In order to defend Fox from a finding of actual malice, its lawyers seemed set on bringing Fox’s alternative reality into the courtroom, acting as if taking Trump and his attorneys at their word was a perfectly reasonable thing to do. Testimony and documentary evidence, Fox’s lawyers said in the filing, “will show that the president and the lawyers bringing the election fraud lawsuits continuously told Fox that they had evidence to support their claims and that they would be presenting that evidence to courts.” That, in turn, explains why the Fox hosts “did not know that the president’s allegations were false or harbor serious doubts about the truth of the allegations.”
In other words, they can’t be blamed for treating the president of the United States as a reliable source.
Responding to the filing, Davis refused to give Fox the green light it sought. If the network’s lawyers wanted to make the arguments that they were telegraphing, they would have to take their chances in front of the jury, and risk getting shut down. On Tuesday morning, Davis reminded the parties that they would not be able to make arguments “about things that I’ve ruled inadmissible.” I was waiting to hear what Fox’s lawyers were going to argue instead.
But after lunch, the jury didn’t return, and Davis came back to the courtroom only briefly before beckoning some of the lawyers out. The hours ticked by while the journalist-filled audience grew increasingly restless. Courtroom protocol against texting or using the internet gradually collapsed.
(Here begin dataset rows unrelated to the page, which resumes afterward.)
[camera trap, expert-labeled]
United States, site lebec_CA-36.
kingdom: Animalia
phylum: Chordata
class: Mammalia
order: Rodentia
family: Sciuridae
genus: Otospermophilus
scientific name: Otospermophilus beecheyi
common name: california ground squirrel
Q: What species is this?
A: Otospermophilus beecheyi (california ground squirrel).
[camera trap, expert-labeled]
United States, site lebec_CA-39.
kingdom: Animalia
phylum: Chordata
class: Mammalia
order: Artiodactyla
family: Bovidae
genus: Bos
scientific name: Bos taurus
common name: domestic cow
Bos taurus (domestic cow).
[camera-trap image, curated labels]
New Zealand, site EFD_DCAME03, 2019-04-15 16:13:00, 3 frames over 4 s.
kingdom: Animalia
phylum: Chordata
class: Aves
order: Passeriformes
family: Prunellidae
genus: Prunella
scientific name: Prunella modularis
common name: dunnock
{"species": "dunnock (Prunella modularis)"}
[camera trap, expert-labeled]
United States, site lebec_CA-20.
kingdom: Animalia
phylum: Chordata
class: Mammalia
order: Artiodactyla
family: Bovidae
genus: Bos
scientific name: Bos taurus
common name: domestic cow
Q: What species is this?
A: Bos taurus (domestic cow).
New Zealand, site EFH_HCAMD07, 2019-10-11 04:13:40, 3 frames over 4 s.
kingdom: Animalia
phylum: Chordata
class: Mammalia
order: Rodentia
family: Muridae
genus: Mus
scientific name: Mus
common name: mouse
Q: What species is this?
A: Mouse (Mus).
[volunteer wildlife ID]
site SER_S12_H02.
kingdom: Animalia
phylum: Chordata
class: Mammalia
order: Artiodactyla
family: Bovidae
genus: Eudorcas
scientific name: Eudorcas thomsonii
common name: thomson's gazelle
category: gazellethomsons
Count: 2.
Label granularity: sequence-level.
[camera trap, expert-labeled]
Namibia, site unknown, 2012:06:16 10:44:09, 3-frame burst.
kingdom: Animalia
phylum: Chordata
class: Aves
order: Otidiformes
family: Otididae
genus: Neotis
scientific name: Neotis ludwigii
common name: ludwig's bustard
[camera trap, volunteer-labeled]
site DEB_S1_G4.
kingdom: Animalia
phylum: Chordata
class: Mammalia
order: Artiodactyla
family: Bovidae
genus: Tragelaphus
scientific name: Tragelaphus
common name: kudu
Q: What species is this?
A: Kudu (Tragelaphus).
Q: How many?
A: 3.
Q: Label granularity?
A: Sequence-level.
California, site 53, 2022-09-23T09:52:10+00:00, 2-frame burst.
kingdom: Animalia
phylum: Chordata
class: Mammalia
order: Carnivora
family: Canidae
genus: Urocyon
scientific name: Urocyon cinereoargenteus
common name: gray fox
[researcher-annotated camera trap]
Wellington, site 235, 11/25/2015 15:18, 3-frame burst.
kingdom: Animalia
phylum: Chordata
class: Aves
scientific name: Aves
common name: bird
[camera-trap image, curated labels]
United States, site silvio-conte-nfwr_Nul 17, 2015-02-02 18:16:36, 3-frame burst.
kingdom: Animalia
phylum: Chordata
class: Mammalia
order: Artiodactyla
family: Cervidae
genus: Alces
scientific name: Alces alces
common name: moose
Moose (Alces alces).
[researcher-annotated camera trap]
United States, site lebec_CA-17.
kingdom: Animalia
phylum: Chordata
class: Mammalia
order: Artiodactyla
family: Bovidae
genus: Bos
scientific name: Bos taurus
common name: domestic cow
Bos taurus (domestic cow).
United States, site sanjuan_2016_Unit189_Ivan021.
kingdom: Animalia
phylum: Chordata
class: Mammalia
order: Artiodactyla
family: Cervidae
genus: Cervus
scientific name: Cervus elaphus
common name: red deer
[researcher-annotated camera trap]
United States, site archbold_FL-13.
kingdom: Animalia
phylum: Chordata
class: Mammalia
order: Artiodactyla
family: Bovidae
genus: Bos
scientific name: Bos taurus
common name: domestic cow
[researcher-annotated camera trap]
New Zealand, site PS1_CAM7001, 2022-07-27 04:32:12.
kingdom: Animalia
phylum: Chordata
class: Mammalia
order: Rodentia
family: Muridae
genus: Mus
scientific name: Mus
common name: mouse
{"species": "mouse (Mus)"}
News broke that the judge had ordered a special master to investigate whether Fox had “complied with their discovery obligations.” (The network had previously been sanctioned for withholding evidence.) Rumors about a settlement buzzed through the room.
At 4 p.m., the jury filed back in, and the judge confirmed that the trial was over before it began.
Fox is paying Dominion $787.5 million, which appears to be one of the largest defamation settlements in history and is one that constitutes a humiliating admission of fault by the network, even though, as The New York Times’ Jim Rutenberg reported, the deal doesn’t require Fox to apologize. But the public will be deprived of seeing Murdoch, Sean Hannity, Tucker Carlson and several of their colleagues grilled on the stand, forced to reckon with the real world, unable to fall back on the dense lattice of misinformation that typically sustains Fox’s narratives.
At least, the public will be deprived for now. Smartmatic is still suing Fox for $2.7 billion, though no trial date has been announced yet. “Dominion’s litigation exposed some of the misconduct and damage caused by Fox’s disinformation campaign,” Smartmatic lawyer J. Erik Connolly said in a statement Tuesday. “Smartmatic will expose the rest.”
I’m not sure I believe it — Fox has just shown the world what it’s willing to pay to avoid the unmasking. But reality isn’t done with Murdoch and the rest of them yet.